◆ **SOURCE DOCUMENT**
--- Begin ---
Magda has been a formidable force on the international DJ circuit for about as long as she’s been a DJ. Her varied musical background and her nomadic origins have made a favourite amongst a variety of audiences with her instinctive flair for the dance floor underpinning her sets. In recent years she’s cut down on her touring commitments to focus more on production and leisurely pursuits, but yet you’ll still find her playing at least three times a week across the globe in clubs like Fabric, Spybar and OHM, just to name a few recent.
Born in Poland, raised in Detroit, and now living in Berlin, Magda has had an extensive DJing career that spans the origins and various different phases of the all-encompassing musical movement called Techno. Growing up in Detroit in the nineties, Magda experienced various different phases of the genre, but it would be in its minimal form, spearheaded by the likes of Robert Hood and Richie Hawtin’s Plastikman alias that Magda would find her musical niche as a DJ.
A chance meeting with Hawtin installed her in what would become the M_nus family and gave her her first residency. Playing around the states and eventually moving to New York, Magda cut her teeth on the US circuit. She made the ultimate move to Berlin after she played a Perlon party at the predecessor to Berghain, Ostgut. That night ended with her playing back to back with Ricardo Villalobos and sold Magda on Berlin for life.
Refining her style in the booth further after the move, she also set off on a reserved, but significant career as a producer, releasing her debut on M_nus in 2005 followed by her now legendary mix compilation “She’s a Dancing Machine” on the same label. Magda has been a label boss alongside Marc Houle and Troy pierce for Items & Things, a resident at some of the most impressive addresses in the world and has staked her rightful claim as a monolith in the booth today.
In recent years, her more reserved touring schedule has given her the opportunity to focus more on production and since 2016 she has been working exclusively with TB Arthur on their new electro outfit, Blotter Trax. It’s a project she is very passionate about and ten minutes before I call her up for our interview she sends me the latest release, which will be out via Frustrated Funk on the eve of her set at Jaeger.
The third release in two years from Blotter Trax is “completely different than the last” explains Magda over an email before I ring her up. Between the familiar electro/Detroit beat constructions and the minimalist approach to production, a processed bass guitar looms large. It’s an unusual feature in a track of this kind where much of the focus lies on the rhythm section, and breathes fresh life into the stale tropes that earmark much of Techno and Electro today. With those tracks making a fresh impression, I call up Magda who answers with an amiable hello before we delve into an extensive and all-encompassing Q&A covering Blotter Trax, her formidable years in Detroit and her truly inspiring career as a DJ.
We’ve just received the latest Blotter Trax. It’s very different from what anybody else is making at the moment in terms of Electro. How did those tracks come together?
We have been experimenting and growing since the beginning. It’s been about three years and it’s evolved into this release which I feel really captures both of our past influences well, especially Post Punk and early Electro. We have been working with a vocalist and we used a live bassist for this record because we wanted to make these tracks feel more like songs.
--- End ---
◆ **DATASET ENTRIES**
--- Begin ---
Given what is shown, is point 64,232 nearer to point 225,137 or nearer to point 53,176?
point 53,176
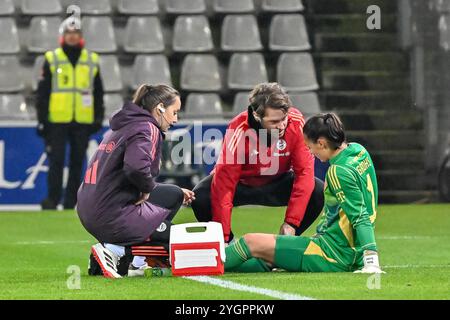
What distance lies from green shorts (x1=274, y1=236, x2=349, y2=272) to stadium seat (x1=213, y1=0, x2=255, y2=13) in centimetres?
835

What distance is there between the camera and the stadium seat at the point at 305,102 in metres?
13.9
--- End ---
--- Begin ---
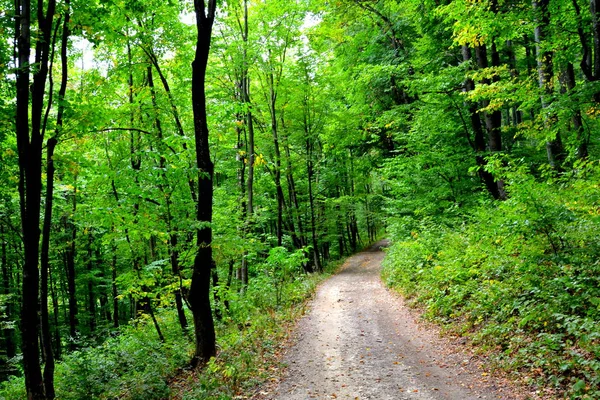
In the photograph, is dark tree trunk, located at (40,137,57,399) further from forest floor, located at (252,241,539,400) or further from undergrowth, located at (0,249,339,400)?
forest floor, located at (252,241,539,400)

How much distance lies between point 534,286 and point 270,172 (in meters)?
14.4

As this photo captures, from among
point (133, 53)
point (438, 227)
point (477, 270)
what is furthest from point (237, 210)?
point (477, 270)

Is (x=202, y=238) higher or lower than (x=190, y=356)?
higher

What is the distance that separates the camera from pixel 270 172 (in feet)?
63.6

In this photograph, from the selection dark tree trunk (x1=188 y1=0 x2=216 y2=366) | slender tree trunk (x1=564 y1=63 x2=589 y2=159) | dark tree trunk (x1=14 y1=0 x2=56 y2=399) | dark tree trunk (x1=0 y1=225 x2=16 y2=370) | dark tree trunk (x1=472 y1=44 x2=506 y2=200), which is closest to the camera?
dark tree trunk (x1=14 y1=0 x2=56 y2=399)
--- End ---
Continue the interview with Magda, which appears above the data, starting right after her answer about the live bassist.

We spent a lot of time on sound design making sure everything sounds warm, rich, and as fat as possible and that each sound has its space
I was actually curious about the bass guitar, because I could hear that it was a live bass, but wasn’t sure if it was a sample. It adds a very distinct sound to the track.
We really like to sculpt our own sounds from the analogue gear we have, or incorporate other musicians. We gave the bassist an idea and he recorded a session with his own pedals and processing units, therefore you have this incredible sound. We then took it, edited it and processed it further.
The other part of the appeal of Blotter Trax is the electronic elements, which is also very interesting, because it’s not the usual Roland X0X sounds that you get on a record, but something more futuristic. How do you arrive at these sounds?
Well, you’d be surprised but we use a lot of processed guitar. We’re both influenced by bands like the Flying Lizards and the downtown New York sound from the eighties. To this day those records sound futuristic. We wanted to see what we can do with processing real instruments, so that’s where many of these wonky sounds come from.
How did you guys find each other and what made you want to start making music together?
I was obsessing over some TB Arthur records for a while and I was talking to my friend BMG (Ectomorph) and I said; “god, this TB Arthur stuff, have you heard it?” And he was like; “he’s a friend of mine, you guys should meet.”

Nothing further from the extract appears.